Could you please tell me how can I print lines that matches a regex from a file?
In the topic:
Extract string matching regex from string
I only see how to print exact match, and when I use it to a file:
./xidel -e 'analyze-string(unparsed-text-lines("repl.k"), "uniq")//fn:match/text()
'
I also see exact matches and when I remove //fn:match/text() It dumps all the file.
BTW: unparsed-text-lines probably stores all the lines in memory. What should I do so the file could be read one line at a time?
Could you please advice? Thank you
I'm not sure exactly what you mean by the question.
Also I'm not sure why you want to use a regex to match "uniq" when a simple contains() would suffice.
To get all the lines that contain "uniq" as a substring:
unparsed-text-lines("repl.k")[contains(., "uniq")]
To get all the lines equal to "uniq":
unparsed-text-lines("repl.k")[. = "uniq"]
To get all the lines that contain a substring that matches the regex "u*niq":
unparsed-text-lines("repl.k")[matches(., "u*niq")]

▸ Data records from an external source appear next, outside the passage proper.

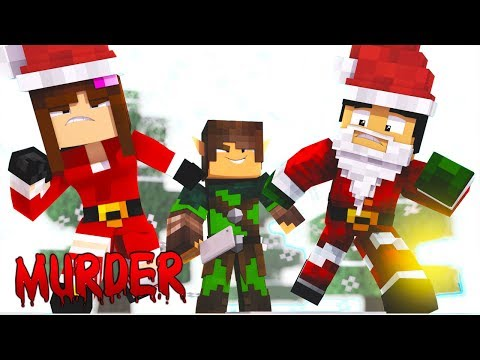 Download Youtube: CADÊ O ESPÍRITO DE NATAL? XD - Minecraft Murder Mystery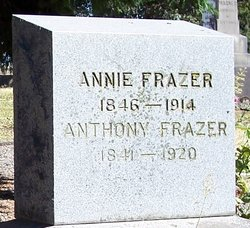 Annie Frazer
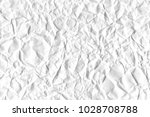 background   crumpled white... | Shutterstock .eps vector #1028708788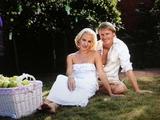 Кристина ГУСИНА: «Снится, что муж подстроил свою смерть»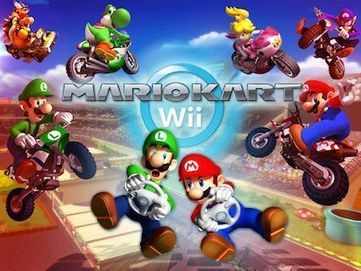 Retro Review Showdown: Which Old Mario Kart Game Is the Best? | Video Games Galore!! | Scoop.it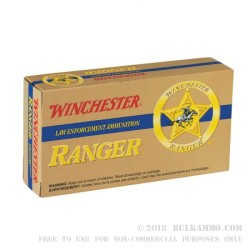 500 Rounds of .38 Spl +P+ Ammo by Winchester Ranger - 110gr JHP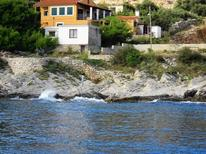 Holiday apartment 1370364 for 6 persons in Donja Krusica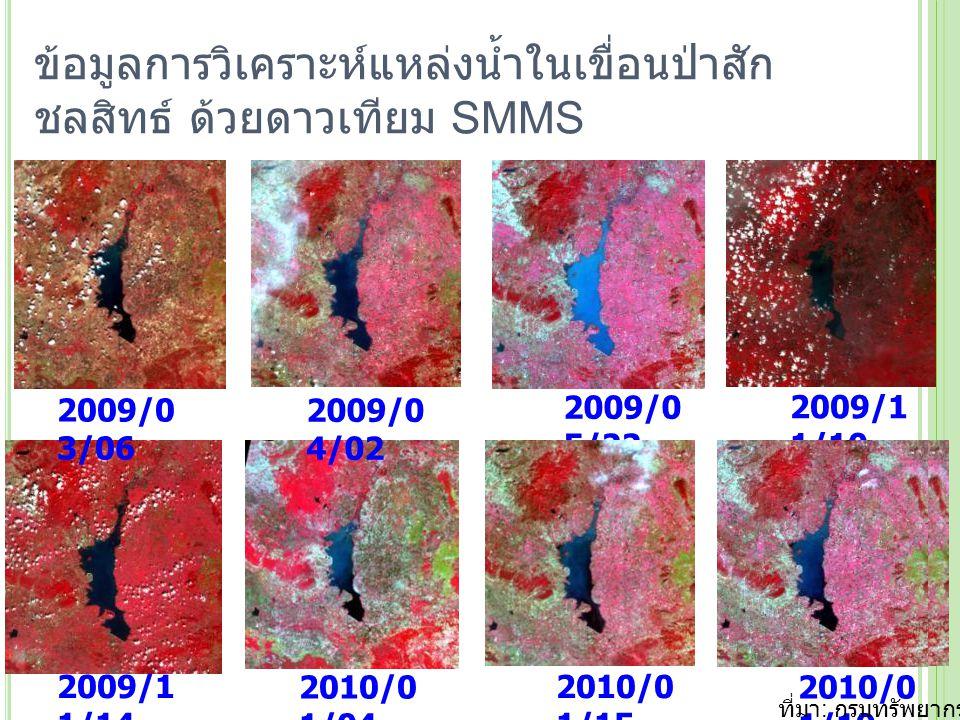 ข้อมูลการวิเคราะห์แหล่งน้ำในเขื่อนป่าสักชลสิทธ์ ด้วยดาวเทียม SMMS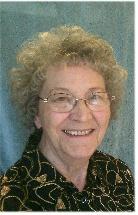 Mabel J. Krenik obituary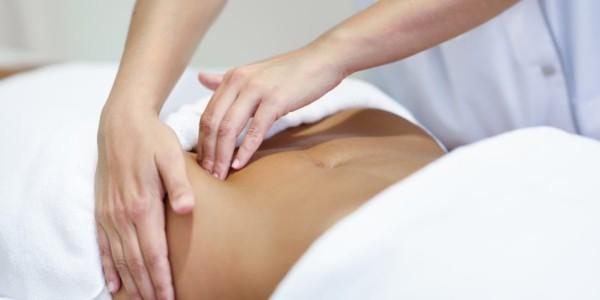 beneficios da massagem modeladora
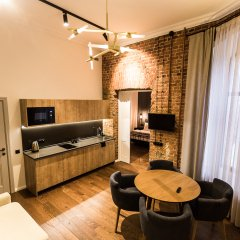 Апарт-Отель F12 Apartments Апартаменты с различными типами кроватей фото 10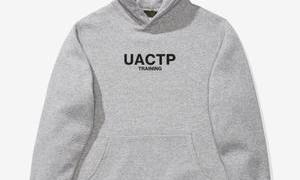 宮近海斗 ジャニーズJrチャンネル 衣装 11/19 Travis Japan トラジャ UACTP TRAINING HOODIE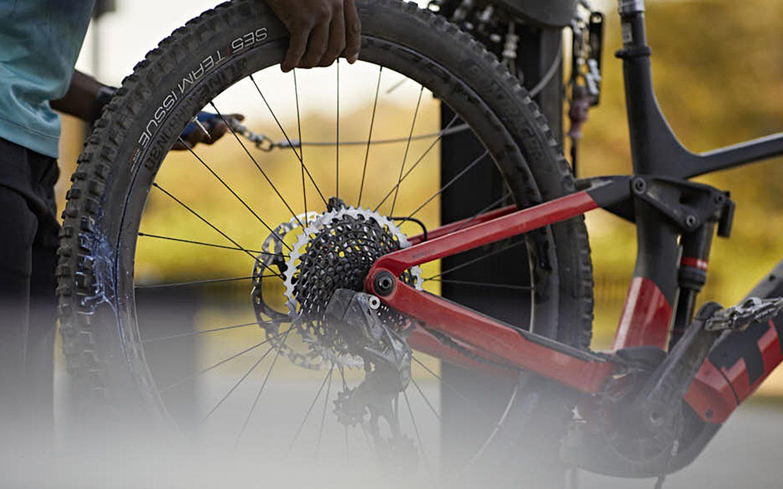 Closeup of rear cassette on mountain bike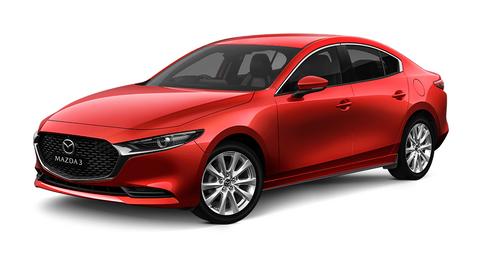 Mazda 3 Sedan 2021 1.5L Luxury , Oman, https://ymimg1.b8cdn.com/resized/car_model/6225/pictures/6204587/mobile_listing_main_maz13977_m3_g25gt_sedan_front3-4_soulredcrystalmetallic_980x520_rgb.png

To get all the lines that in their entirety match the regex "u*niq":
unparsed-text-lines("repl.k")[matches(., "^u*niq$")]
(I suspect that you are relying too heavily on StackOverflow for your information about XQuery. You stumbled on a question where analyse-string()
was the answer, and used this for a problem that doesn't need anything that powerful or complicated).
As for the question whether all the lines are stored in memory, that depends entirely on the XQuery implementation, and I don't know what Xidel does. Certainly Saxon will process the file one line at a time where (as here) the query allows it. In fact the reason unparsed-text-lines()
was added to the function library was explicitly to make this easier to achieve.